Work to be completed
Copy out the data below, putting "ferris wheel car" in place of "ferris wheel cabin" each time it appears and keeping everything else unchanged. Leave the pictures out.

(Data from a spatial reasoning set)
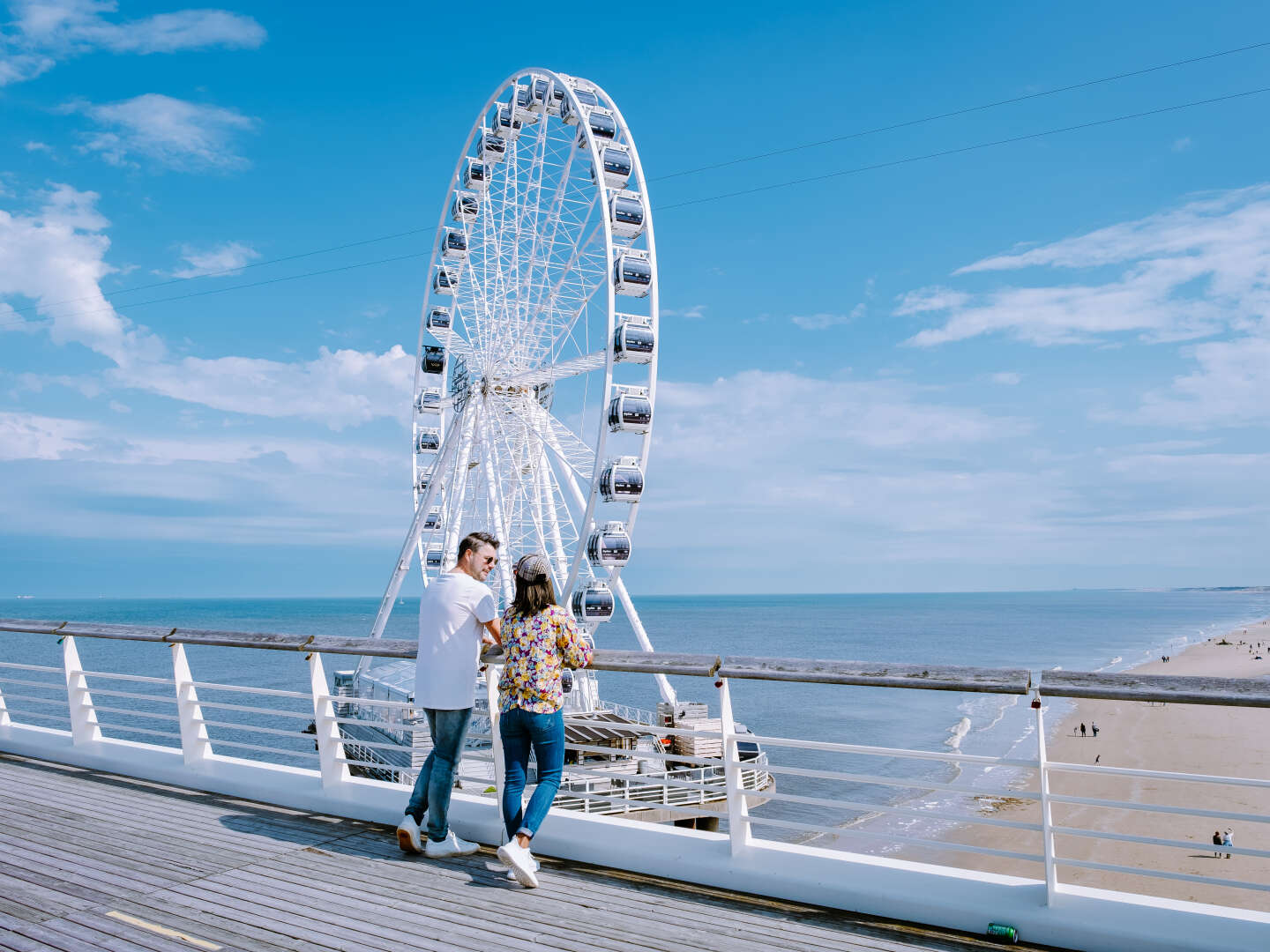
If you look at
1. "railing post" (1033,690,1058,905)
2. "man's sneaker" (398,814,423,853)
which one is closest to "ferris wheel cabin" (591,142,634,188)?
"man's sneaker" (398,814,423,853)

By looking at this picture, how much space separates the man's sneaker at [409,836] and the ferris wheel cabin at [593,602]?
1343 centimetres

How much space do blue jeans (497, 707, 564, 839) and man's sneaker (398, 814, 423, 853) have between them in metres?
0.60

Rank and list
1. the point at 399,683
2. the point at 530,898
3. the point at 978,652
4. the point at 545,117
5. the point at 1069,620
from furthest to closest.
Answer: the point at 1069,620
the point at 978,652
the point at 399,683
the point at 545,117
the point at 530,898

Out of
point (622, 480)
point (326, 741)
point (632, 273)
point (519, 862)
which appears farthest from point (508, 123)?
point (519, 862)

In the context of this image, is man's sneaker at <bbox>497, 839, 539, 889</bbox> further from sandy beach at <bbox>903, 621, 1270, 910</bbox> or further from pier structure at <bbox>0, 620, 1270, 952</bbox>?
sandy beach at <bbox>903, 621, 1270, 910</bbox>

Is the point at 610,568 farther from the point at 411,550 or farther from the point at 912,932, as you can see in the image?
the point at 912,932

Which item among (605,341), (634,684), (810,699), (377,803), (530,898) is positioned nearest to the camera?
(530,898)

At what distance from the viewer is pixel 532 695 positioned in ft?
14.8

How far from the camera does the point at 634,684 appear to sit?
218ft

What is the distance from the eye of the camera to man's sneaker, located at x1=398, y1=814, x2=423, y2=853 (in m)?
4.87

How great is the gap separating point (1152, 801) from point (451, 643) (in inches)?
1222

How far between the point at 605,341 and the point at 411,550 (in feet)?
40.9

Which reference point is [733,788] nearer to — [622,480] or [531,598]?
[531,598]

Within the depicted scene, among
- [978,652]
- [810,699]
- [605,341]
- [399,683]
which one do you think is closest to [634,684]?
[810,699]
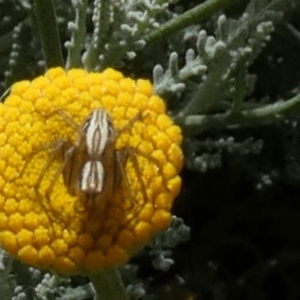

Response
If you look at
1. "railing post" (1033,690,1058,905)
2. "man's sneaker" (398,814,423,853)
which one is closest to "ferris wheel car" (591,142,634,188)?
"man's sneaker" (398,814,423,853)

By looking at this picture, how much space separates the man's sneaker at [409,836] and the ferris wheel car at [593,602]?
1343 centimetres

How much space do blue jeans (497, 707, 564, 839) and man's sneaker (398, 814, 423, 853) have between them in metres?
0.60

Rank and list
1. the point at 399,683
2. the point at 530,898
3. the point at 978,652
4. the point at 545,117
5. the point at 1069,620
from furthest to closest.
Answer: the point at 1069,620
the point at 978,652
the point at 399,683
the point at 545,117
the point at 530,898

Out of
point (622, 480)
point (326, 741)
point (632, 273)
point (519, 862)
which appears farthest from point (508, 123)?
point (519, 862)

In the context of this image, is man's sneaker at <bbox>497, 839, 539, 889</bbox> further from sandy beach at <bbox>903, 621, 1270, 910</bbox> or further from pier structure at <bbox>0, 620, 1270, 952</bbox>?
sandy beach at <bbox>903, 621, 1270, 910</bbox>

Is the point at 610,568 farther from the point at 411,550 or farther from the point at 912,932, as you can see in the image?
the point at 912,932

Which item among (605,341), (634,684), (810,699), (377,803), (530,898) is positioned nearest to the camera?
(530,898)

At what distance from the viewer is pixel 532 695 positioned in ft?
14.8

How far from the camera does the point at 634,684 appear to sit?
218ft

What is the distance from the eye of the camera to man's sneaker, located at x1=398, y1=814, x2=423, y2=853 (in m)?
4.87

How great is the gap separating point (1152, 801) from point (451, 643) (in inches)?
1222

How far between the point at 605,341 and the point at 411,550 (in feet)?
40.9

Which reference point is [733,788] nearer to — [622,480] or [531,598]?
[531,598]

Within the depicted scene, among
- [978,652]
- [810,699]
- [605,341]
- [399,683]
which one do you think is closest to [634,684]?
[810,699]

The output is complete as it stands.